I watch romantic films and epic love stories.
I stir with the lyrical voices of the romantic poets.
I listen to love songs and sappy musicals with a heartfelt sigh.
Yes, I’m a rotic. A romantic without a man in my life. I dream, write and hope to find a love of my own one day. I want it deeply. I crave it. I long for it, and yet it has eluded me completely. It baffles me. It frustrates me. It ticks me off. It teases me, and yet, it seems forever a part of me. I find I can’t completely turn it off. I’ve tried.
I can tune it out for a period. I can avoid chic flicks and run from Masterpiece Theatre. I can hide the poetry and lock away my favorite books. I can drown out the sounds of Michael Bublé in my head with some Nickelback.
But it doesn’t change who I am. I’m a passionate thing. I feel deeply, always have. I can run from that desire and pretend the ache does not exist. OR I can simply accept the longing as part of who I am. It doesn’t define me entirely. It’s just another aspect of my personality, my character.
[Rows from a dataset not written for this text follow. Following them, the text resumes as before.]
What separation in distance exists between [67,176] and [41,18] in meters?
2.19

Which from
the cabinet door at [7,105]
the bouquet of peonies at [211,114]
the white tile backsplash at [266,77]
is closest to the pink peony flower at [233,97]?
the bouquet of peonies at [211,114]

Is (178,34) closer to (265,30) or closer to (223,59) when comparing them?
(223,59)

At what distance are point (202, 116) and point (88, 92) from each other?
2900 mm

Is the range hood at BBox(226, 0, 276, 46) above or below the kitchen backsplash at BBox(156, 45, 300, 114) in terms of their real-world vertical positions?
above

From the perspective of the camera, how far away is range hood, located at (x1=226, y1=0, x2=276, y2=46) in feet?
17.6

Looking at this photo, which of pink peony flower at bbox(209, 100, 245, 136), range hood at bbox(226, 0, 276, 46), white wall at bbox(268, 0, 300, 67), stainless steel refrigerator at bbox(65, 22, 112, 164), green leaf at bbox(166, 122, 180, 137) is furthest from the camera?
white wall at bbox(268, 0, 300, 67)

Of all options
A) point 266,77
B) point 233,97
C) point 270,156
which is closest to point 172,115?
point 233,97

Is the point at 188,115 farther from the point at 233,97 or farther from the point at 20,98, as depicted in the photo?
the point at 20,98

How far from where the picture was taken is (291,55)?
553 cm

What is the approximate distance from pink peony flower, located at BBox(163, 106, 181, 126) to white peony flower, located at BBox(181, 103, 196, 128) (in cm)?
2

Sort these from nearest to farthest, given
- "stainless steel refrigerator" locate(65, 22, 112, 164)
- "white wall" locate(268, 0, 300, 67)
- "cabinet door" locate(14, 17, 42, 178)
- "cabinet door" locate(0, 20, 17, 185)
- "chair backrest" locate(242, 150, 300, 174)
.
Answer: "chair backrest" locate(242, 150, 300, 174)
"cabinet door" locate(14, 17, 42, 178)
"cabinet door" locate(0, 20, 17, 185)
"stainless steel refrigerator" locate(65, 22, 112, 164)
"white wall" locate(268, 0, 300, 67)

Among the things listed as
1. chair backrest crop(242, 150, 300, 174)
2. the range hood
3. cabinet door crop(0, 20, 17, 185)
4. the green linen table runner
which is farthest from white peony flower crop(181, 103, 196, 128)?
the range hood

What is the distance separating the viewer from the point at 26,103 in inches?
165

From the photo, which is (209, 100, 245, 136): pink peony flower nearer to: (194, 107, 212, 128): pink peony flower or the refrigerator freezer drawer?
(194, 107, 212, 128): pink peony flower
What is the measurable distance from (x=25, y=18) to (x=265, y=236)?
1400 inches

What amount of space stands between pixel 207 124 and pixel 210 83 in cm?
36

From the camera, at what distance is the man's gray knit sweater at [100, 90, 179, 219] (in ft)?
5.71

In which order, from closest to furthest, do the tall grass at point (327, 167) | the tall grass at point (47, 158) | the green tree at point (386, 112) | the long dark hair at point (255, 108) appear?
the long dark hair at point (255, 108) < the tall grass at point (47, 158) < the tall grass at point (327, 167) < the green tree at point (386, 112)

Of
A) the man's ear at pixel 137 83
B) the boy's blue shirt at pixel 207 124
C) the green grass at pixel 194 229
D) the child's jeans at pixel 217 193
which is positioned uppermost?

Hello. My name is Melanie, and I’m a rotic/romantic, but it is just a slice of who I am...
1 comment:
You might find the following article interesting: http://www.loveisanorientation.com/2011/part-5-sacred-unions-by-dan-brennan/ (It's in five parts.)
The main idea that stuck out to me was that deep, life-giving relationships can exist outside of the romantic kind. It felt sort of like a weight lifted. In other words, we don't have to wait to be married in order to have deep friendship.